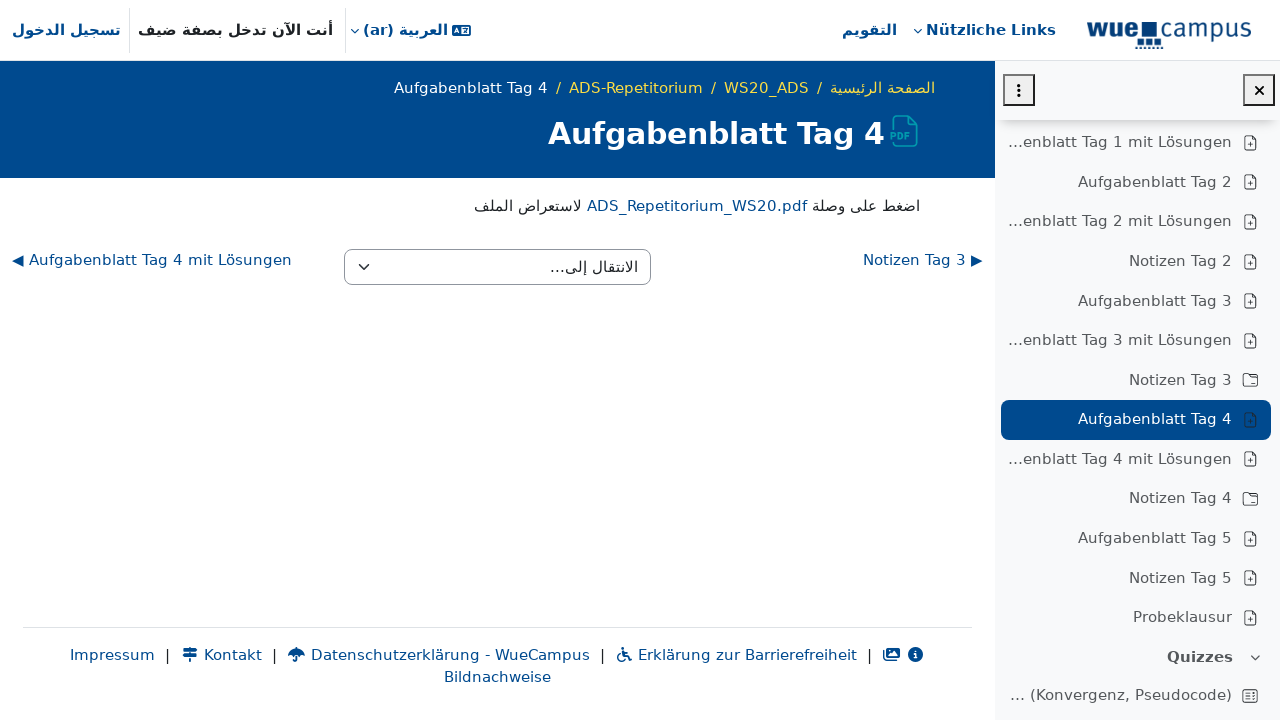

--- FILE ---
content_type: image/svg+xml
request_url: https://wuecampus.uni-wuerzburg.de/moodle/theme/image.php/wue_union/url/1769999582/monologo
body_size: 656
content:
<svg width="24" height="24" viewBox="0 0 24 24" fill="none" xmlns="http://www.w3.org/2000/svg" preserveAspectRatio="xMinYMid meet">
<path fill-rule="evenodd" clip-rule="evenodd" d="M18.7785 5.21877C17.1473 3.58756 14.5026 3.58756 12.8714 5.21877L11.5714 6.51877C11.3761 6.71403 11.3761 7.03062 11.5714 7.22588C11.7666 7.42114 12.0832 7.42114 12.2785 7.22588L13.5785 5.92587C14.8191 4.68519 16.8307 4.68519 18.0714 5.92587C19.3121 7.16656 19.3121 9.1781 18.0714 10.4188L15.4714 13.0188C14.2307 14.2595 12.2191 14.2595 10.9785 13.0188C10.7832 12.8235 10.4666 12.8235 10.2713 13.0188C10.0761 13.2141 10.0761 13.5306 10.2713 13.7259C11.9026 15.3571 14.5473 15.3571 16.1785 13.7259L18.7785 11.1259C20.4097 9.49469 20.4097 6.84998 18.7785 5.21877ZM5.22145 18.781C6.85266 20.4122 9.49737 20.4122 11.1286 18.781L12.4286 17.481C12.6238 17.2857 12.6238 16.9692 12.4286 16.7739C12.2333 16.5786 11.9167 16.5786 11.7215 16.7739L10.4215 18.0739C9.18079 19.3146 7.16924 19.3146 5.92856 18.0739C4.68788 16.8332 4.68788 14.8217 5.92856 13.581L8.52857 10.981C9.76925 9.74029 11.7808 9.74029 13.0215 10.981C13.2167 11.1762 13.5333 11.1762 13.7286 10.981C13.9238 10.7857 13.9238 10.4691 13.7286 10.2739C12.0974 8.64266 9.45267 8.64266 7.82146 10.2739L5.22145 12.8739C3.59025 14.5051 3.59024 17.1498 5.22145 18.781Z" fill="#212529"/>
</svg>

::::::

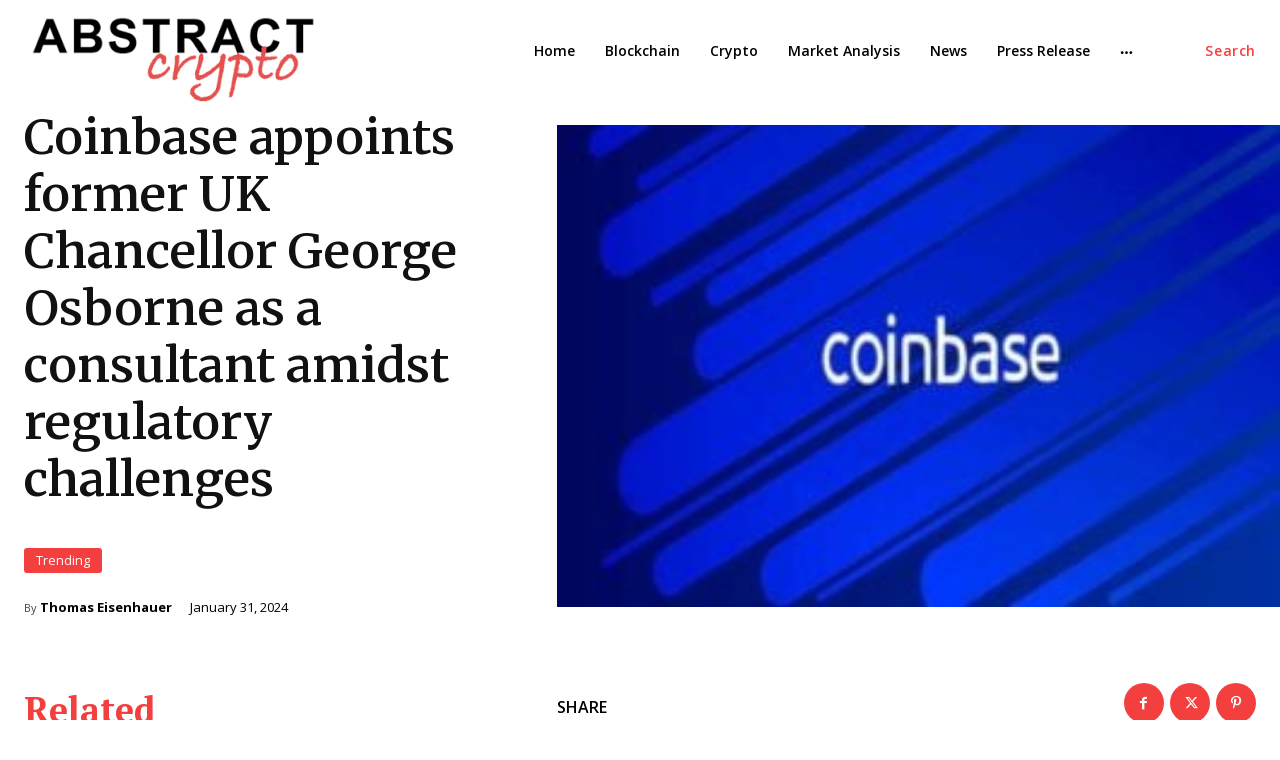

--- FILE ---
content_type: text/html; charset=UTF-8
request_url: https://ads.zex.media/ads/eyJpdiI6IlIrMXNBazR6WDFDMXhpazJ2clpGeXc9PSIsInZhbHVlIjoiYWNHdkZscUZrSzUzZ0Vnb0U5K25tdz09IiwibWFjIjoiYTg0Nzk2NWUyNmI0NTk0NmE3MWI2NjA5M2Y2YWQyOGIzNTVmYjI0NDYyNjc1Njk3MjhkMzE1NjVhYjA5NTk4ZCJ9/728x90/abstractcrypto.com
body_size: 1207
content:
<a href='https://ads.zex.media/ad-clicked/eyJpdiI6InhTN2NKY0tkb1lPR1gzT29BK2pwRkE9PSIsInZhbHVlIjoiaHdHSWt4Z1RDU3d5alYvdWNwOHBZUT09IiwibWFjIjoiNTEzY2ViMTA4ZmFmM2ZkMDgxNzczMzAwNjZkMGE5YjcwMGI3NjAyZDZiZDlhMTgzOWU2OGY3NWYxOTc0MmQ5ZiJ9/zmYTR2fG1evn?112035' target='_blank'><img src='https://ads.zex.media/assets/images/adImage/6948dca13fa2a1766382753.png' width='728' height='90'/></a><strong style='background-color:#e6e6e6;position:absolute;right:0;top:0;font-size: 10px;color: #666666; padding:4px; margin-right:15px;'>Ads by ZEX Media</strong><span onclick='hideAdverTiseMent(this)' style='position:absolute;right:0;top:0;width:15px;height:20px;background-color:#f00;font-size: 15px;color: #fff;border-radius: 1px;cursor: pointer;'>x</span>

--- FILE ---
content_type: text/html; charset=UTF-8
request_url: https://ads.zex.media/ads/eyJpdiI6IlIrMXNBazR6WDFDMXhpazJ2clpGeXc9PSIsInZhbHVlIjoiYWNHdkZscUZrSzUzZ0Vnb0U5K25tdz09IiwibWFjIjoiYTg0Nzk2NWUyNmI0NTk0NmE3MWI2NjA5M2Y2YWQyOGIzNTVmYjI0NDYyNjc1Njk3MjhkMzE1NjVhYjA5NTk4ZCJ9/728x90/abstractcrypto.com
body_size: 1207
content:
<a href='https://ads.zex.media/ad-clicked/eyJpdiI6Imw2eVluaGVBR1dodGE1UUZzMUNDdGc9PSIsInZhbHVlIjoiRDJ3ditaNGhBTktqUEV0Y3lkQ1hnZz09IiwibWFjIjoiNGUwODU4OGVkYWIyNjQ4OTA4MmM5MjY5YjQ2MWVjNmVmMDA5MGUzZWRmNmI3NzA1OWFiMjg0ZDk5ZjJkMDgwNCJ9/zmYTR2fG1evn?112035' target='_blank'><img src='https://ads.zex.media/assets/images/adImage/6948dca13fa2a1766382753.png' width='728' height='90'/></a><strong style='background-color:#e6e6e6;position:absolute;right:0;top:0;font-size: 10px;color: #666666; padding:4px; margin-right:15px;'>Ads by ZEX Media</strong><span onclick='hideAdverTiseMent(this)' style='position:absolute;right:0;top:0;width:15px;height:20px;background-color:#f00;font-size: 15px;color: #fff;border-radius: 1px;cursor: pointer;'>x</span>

::::::

## Work order:
Lines above that include the string "right" need to be copied.

## Answer to this problem:
<a href='https://ads.zex.media/ad-clicked/eyJpdiI6InhTN2NKY0tkb1lPR1gzT29BK2pwRkE9PSIsInZhbHVlIjoiaHdHSWt4Z1RDU3d5alYvdWNwOHBZUT09IiwibWFjIjoiNTEzY2ViMTA4ZmFmM2ZkMDgxNzczMzAwNjZkMGE5YjcwMGI3NjAyZDZiZDlhMTgzOWU2OGY3NWYxOTc0MmQ5ZiJ9/zmYTR2fG1evn?112035' target='_blank'><img src='https://ads.zex.media/assets/images/adImage/6948dca13fa2a1766382753.png' width='728' height='90'/></a><strong style='background-color:#e6e6e6;position:absolute;right:0;top:0;font-size: 10px;color: #666666; padding:4px; margin-right:15px;'>Ads by ZEX Media</strong><span onclick='hideAdverTiseMent(this)' style='position:absolute;right:0;top:0;width:15px;height:20px;background-color:#f00;font-size: 15px;color: #fff;border-radius: 1px;cursor: pointer;'>x</span>
<a href='https://ads.zex.media/ad-clicked/eyJpdiI6Imw2eVluaGVBR1dodGE1UUZzMUNDdGc9PSIsInZhbHVlIjoiRDJ3ditaNGhBTktqUEV0Y3lkQ1hnZz09IiwibWFjIjoiNGUwODU4OGVkYWIyNjQ4OTA4MmM5MjY5YjQ2MWVjNmVmMDA5MGUzZWRmNmI3NzA1OWFiMjg0ZDk5ZjJkMDgwNCJ9/zmYTR2fG1evn?112035' target='_blank'><img src='https://ads.zex.media/assets/images/adImage/6948dca13fa2a1766382753.png' width='728' height='90'/></a><strong style='background-color:#e6e6e6;position:absolute;right:0;top:0;font-size: 10px;color: #666666; padding:4px; margin-right:15px;'>Ads by ZEX Media</strong><span onclick='hideAdverTiseMent(this)' style='position:absolute;right:0;top:0;width:15px;height:20px;background-color:#f00;font-size: 15px;color: #fff;border-radius: 1px;cursor: pointer;'>x</span>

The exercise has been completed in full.